Question

A variable name in a certain computer language must be either an alphabet or an alphabet followed by a decimal digit. The total number of different variable names that can exist in that language is equals to
( a ) 280
( b ) 390
( c ) 286
( d ) 296

Answer 1

Hint: This question can be solved by finding the number of ways of choosing an alphabet out of 26 alphabets and adding it with the number of ways of choosing Alphabet followed by decimal value.

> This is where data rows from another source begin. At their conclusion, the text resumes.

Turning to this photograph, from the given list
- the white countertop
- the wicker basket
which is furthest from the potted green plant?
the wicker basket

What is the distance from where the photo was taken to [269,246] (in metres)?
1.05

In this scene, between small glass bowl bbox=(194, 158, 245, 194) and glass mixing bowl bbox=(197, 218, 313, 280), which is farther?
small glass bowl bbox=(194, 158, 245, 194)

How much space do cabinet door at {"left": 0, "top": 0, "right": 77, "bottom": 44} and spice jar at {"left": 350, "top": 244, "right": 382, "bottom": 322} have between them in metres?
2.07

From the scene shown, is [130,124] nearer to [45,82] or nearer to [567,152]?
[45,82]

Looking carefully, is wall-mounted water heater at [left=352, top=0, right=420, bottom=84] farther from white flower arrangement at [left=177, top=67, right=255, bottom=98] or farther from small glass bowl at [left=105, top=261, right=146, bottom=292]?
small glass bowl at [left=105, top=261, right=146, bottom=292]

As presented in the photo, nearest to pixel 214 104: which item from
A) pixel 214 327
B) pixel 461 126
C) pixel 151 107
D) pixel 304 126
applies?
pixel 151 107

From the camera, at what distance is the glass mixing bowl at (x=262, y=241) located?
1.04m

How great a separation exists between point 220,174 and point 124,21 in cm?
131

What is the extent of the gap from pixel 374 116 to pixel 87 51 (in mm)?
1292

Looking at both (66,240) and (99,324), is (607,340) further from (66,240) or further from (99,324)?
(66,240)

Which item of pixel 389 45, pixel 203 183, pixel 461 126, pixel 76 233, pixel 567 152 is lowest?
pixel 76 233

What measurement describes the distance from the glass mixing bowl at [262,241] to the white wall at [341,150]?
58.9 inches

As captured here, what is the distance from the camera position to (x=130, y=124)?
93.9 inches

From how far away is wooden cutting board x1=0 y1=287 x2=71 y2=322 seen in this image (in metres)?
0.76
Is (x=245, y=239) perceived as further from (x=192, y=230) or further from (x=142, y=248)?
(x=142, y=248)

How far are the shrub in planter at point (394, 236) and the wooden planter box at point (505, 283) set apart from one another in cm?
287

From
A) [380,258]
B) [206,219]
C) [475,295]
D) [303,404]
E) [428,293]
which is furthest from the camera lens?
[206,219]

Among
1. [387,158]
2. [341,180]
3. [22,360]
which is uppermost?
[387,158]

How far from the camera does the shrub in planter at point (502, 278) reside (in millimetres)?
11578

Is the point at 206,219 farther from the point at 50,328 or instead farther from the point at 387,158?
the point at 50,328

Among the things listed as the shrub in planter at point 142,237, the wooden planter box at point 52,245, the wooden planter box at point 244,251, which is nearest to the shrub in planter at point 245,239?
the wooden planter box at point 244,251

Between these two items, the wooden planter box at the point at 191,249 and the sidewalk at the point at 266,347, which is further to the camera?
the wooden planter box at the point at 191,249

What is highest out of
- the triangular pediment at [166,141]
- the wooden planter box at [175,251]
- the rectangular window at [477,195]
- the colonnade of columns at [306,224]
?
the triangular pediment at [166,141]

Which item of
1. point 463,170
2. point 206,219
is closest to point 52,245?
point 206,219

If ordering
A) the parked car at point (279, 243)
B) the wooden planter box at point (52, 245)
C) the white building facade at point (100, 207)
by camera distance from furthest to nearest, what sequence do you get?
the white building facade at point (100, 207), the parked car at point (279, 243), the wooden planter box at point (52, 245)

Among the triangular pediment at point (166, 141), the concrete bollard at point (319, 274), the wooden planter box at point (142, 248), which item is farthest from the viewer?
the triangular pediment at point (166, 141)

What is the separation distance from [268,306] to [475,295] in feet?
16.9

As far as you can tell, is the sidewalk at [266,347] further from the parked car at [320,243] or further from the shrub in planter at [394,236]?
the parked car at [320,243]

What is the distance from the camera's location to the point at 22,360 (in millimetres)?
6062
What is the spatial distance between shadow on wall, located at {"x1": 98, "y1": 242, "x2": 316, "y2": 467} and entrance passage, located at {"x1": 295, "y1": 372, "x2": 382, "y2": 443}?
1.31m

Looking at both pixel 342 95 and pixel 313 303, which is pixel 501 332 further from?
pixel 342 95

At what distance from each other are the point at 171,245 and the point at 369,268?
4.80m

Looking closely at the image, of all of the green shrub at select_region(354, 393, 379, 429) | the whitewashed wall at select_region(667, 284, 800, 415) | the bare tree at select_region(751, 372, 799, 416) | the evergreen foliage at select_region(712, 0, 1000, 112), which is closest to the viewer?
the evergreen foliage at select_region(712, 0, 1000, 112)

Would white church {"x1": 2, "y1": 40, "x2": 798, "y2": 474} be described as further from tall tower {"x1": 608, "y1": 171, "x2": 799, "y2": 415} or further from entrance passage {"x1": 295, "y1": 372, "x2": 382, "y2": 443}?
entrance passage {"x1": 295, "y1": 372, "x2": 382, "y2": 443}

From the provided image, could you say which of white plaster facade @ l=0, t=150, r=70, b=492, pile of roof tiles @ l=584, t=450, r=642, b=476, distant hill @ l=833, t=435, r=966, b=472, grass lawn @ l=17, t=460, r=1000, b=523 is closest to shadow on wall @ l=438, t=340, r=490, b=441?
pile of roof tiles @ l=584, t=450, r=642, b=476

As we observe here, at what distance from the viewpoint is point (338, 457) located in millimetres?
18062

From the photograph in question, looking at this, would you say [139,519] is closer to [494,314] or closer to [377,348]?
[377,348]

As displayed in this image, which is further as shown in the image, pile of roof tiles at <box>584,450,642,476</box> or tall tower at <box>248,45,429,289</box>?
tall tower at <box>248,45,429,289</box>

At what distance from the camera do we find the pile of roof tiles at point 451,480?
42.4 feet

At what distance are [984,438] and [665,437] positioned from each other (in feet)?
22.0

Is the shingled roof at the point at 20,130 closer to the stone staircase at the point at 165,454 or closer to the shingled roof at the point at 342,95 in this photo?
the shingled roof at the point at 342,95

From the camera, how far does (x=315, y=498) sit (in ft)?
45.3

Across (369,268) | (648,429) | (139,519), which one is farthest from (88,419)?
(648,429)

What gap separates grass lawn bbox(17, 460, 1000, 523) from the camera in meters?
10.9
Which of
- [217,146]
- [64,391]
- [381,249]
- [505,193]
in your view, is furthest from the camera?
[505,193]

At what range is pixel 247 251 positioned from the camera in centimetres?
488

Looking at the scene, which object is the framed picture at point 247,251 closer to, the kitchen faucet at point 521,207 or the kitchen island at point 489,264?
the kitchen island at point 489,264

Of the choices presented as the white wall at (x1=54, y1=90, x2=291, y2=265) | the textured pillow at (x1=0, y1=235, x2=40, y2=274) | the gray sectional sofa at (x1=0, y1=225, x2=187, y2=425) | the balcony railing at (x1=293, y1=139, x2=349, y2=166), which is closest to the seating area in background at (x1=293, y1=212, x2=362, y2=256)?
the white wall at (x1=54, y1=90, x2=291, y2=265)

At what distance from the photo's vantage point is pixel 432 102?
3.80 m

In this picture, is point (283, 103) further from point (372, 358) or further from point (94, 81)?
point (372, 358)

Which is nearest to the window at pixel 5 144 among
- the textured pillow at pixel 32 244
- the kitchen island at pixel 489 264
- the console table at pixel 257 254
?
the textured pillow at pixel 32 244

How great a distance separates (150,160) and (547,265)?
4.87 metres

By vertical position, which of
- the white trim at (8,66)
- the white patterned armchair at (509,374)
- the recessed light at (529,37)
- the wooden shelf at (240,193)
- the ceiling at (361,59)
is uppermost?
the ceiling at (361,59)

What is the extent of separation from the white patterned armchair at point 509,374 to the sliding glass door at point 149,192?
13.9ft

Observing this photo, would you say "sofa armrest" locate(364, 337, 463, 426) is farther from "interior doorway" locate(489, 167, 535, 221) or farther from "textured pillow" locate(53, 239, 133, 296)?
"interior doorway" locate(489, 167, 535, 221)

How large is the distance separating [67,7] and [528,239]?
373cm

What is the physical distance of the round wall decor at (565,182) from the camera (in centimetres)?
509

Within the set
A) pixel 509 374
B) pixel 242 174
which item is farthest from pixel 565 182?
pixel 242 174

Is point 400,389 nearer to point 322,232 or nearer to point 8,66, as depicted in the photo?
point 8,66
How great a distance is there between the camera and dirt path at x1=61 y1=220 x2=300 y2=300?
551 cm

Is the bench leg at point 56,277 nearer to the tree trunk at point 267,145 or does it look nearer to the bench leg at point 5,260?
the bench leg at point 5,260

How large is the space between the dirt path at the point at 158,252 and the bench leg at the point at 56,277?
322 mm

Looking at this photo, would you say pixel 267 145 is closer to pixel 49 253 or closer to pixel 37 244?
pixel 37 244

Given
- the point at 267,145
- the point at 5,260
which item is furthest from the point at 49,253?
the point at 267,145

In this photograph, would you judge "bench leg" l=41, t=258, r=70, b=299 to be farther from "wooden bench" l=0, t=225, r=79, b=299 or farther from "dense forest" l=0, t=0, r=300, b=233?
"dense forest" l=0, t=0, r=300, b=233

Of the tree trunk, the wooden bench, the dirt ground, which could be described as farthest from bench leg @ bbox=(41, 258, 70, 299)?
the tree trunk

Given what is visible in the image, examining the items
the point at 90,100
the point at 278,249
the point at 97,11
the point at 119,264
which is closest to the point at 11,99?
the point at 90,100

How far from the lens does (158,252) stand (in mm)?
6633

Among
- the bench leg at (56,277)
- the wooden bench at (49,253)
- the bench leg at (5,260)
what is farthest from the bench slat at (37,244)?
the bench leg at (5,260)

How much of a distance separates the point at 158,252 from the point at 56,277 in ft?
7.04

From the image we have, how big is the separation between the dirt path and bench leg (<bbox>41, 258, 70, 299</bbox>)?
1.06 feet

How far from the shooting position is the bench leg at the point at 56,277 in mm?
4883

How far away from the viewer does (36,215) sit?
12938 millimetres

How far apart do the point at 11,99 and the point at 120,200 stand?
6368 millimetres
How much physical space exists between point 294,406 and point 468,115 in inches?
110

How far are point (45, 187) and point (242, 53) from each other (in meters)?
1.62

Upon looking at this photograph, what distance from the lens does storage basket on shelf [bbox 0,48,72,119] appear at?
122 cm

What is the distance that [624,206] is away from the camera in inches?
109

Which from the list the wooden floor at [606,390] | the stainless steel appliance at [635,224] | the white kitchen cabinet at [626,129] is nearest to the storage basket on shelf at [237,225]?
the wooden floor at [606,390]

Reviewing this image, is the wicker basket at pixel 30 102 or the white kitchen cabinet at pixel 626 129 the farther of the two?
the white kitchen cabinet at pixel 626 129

Complete step-by-step answer:
It is mentioned in the question that variable names in certain languages must be either an alphabet.
Now, total number of alphabet = 26.
Now, the number of ways of choosing an alphabet out of 26 alphabets = $ ^{26}{{C}_{1}} $
Also, the name of a variable in a certain computer language must be an alphabet followed by a decimal digit and also, it is given that the alphabet is followed by a decimal digit.
And, decimal digits can be 0.0, 0.1, 0.2, 0.3, 0.4, 0.5, 0.6, 0.7, 0.8, 0.9.
So, the total number of decimal digits is equal to 10.
Then, the numbers of ways of choosing a decimal digit = $ ^{10}{{C}_{1}} $
And, the number of ways of choosing Alphabet followed by decimal value = $ ^{26}{{C}_{1}}{{\times }^{10}}{{C}_{1}}\times 1 $
The total number of different variable names that can exist in that language is equals to the number of ways of choosing an alphabet out of 26 alphabets and the number of ways of choosing Alphabet followed by decimal value together.
So, the total number of different variable names that can exist in that language is
= $ ^{26}{{C}_{1}} $ + $ ^{26}{{C}_{1}}{{\times }^{10}}{{C}_{1}}\times 1 $
 $ ^{n}{{C}_{r}}=\dfrac{n!}{r!\left( n-r \right)!} $ , where we choose r items from n items
= $ \dfrac{26!}{1!\left( 26-1 \right)!}+\dfrac{26!}{1!\left( 26-1 \right)!}\times \dfrac{10!}{1!\left( 10-1 \right)!}\times 1 $
= 26 + 26 $ \times $ 10
= 26 + 260
= 286
So, the total number of different variable names that can exist in that language is equals to 286.
So, the correct answer is “Option C”.

Note: While solving combination problems always remember for each parameter we need to find a number of ways individually. Always remember the formula of combination when we need to choose r items from total n items. Calculation should be accurate as expression can be lengthy and complex too. Also, here reverse order of decimal value and alphabet is not allowed, that is decimal value will occur only after alphabet only.